Facebook authentication

Configuration

  • To use Facebook login with Hasura, create an app on Facebook at https://developers.facebook.com/.
  • In the newly created app page, obtain the “App ID” and “App Secret” values.
  • Now you need to configure the Hasura auth microservice with these credentials.
  • To configure, go to the conf/auth.yaml file inside your Hasura project.
  • Under facebook, set your clientId.

Note

The facebook key might be commented out. Make sure to uncomment it.

facebook:
  clientId: "String"
  clientSecret:
    secretKeyRef:
      key: auth.facebook.client_secret
      name: hasura-secrets
  • clientId: The app ID obtained when creating the application.

  • clientSecret: The app secret obtained when creating the application. As you see in the above code snippet, client secret is a reference to a hasura project secret called auth.facebook.client_secret. To add your client secret to hasura project secrets, run the following command from your project directory.

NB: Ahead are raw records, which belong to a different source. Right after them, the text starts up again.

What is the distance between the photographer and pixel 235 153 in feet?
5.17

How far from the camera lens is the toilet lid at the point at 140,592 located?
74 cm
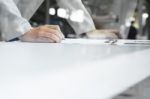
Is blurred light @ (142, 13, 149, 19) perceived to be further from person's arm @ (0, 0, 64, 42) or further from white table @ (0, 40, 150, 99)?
white table @ (0, 40, 150, 99)

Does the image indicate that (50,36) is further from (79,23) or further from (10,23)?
(79,23)

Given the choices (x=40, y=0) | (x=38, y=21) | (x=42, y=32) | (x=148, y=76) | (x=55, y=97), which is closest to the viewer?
(x=55, y=97)

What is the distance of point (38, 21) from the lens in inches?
96.7

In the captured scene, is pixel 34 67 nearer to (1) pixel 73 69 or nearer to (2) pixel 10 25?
(1) pixel 73 69

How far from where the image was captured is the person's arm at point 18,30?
922mm

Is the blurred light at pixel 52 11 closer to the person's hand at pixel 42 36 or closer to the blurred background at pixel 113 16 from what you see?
the blurred background at pixel 113 16

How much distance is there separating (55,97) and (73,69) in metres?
0.11

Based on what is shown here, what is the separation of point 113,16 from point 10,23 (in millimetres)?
2395

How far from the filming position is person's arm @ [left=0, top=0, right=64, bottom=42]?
36.3 inches

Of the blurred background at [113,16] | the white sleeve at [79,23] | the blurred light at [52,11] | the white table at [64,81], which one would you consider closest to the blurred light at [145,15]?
the blurred background at [113,16]

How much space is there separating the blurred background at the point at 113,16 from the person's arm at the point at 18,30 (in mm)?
1130

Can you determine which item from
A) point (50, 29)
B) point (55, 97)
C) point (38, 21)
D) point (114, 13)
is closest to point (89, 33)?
point (50, 29)

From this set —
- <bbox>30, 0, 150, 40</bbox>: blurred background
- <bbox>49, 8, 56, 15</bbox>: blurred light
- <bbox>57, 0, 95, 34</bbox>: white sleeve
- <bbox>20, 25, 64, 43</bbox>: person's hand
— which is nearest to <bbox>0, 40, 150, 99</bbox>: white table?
<bbox>20, 25, 64, 43</bbox>: person's hand

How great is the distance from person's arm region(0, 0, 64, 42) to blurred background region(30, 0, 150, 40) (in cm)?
113
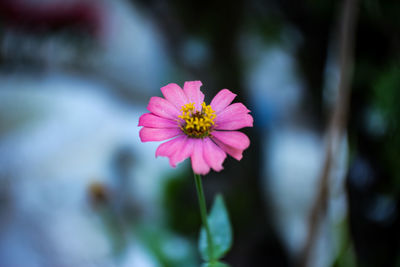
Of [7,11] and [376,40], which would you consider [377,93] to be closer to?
[376,40]

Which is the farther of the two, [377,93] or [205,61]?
[205,61]

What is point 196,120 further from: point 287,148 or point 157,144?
point 287,148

    $ hasura secret update auth.facebook.client_secret
    

Web apps

For web apps, use the Facebook login for web Javascript SDK to integrate with Hasura auth.

See here on how to use it: https://developers.facebook.com/docs/facebook-login/web/

Mobile apps

For mobile apps, use the Facebook mobile SDKs to integrate with Hasura auth.

See here how to use it:

API

Login / signup

  • Use Facebook SDK from above to obtain the accessToken (or access_token) of the logged in Facebook user.

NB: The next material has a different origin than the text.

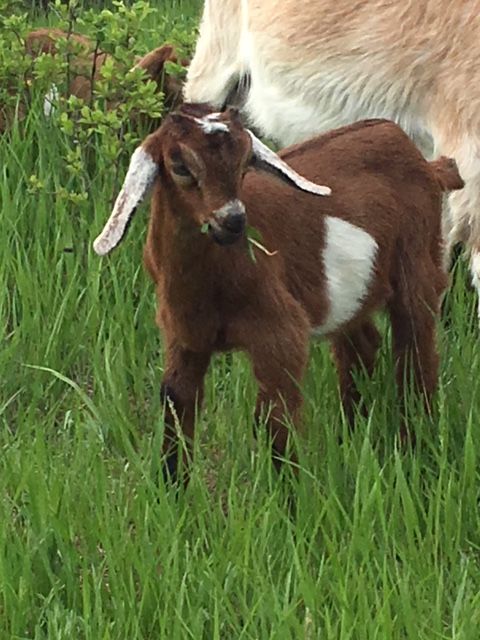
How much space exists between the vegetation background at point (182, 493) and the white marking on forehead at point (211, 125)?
0.62m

  • Once the access_token is obtained, send the access_token to the Hasura auth microservice:

    POST auth.<cluster-name>.hasura-app.io/v1/login HTTP/1.1
    Content-Type: application/json
    
    {
      "provider" : "facebook",
      "data" : {
         "access_token": "String",
      }
    }
    
  • If successful, this will return a response as follows:

    HTTP/1.1 200 OK
    Content-Type: application/json
    
    {
      "auth_token": "b4b345f980ai4acua671ac7r1c37f285f8f62e29f5090306",
      "hasura_id": 79,
      "new_user": true,
      "hasura_roles": [
          "user"
      ]
    }
    
  • If the user is a new user, new_user will be true, else false.

  • To check if the current user is logged in, make a call to: /v1/user/info.

  • To logout, make a call to /v1/user/logout.

  • To get the Hasura credentials of the current logged in user, /v1/user/info.